TEXTE FOURNI |

>>>>>

Barthélémy Toguo s'amène pour la première fois à Montréal chez Samuel Lallouz. Dessins, photos, aquarelles, installations, vidéo. L'artiste pluriel de l'Afrique universelle.

Vivant entre son Cameroun natal et la France, Barthélémy Toguo a créé in situ partout où il passe. Pour son exposition chez Samuel Lallouz, il a notamment construit une installation monumentale, Boat for Exil.

Il s'agit d'un bateau de bois, mesurant 2 sur 5 m, chargé de ballots de tissus de couleurs et tanguant sur une mer de bouteilles. Attention, fragile!

«J'ai surtout voulu montrer la peur de ces gens, les «boat people», qui ne sont jamais certains d'arriver à bon port en raison des dangers auxquels ils font face», explique Barthélémy Toguo.

Artiste engagé, politique, il ne craint ni la controverse ni la prise de position radicale. Il prépare une installation pour la prochaine Biennale de Venise qui sera composée de tampons encreurs géants en bois. On peut voir quelques-uns de ces tampons en forme de tête humaine et porteurs de messages divers à Montréal.

«Ça s'appellera The Urban Requiem à Venise. C'est un regard sur ce qui se passe dans nos grandes métropoles, sur la situation de la politique actuelle avec la militarisation des polices urbaines, les civils armés, etc. Ce sont des clameurs en écho à ce que les populations endurent.»

Lors du vernissage de mardi, Barthélémy Toguo a brisé des bouteilles sur le sol de la galerie afin de former, à l'aide des tessons, une carte de l'Afrique, au risque de s'y couper...

<<<<<

CONSIGNE DE L'EXERCICE | D'après le texte fourni, quelles sont les dimensions du bateau de bois de l'installation Boat for Exil ? Le matériel qui suit n'est pas requis.

SECTION DES DONNÉES |
>>>>>

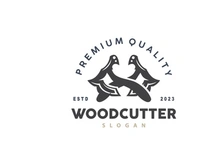 Ax Logo, Wood Cutting Tool Black Silhouette, Lumberjack Vector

<<<<<

RÉPONSE À L'EXERCICE | Il mesure 2 sur 5 m.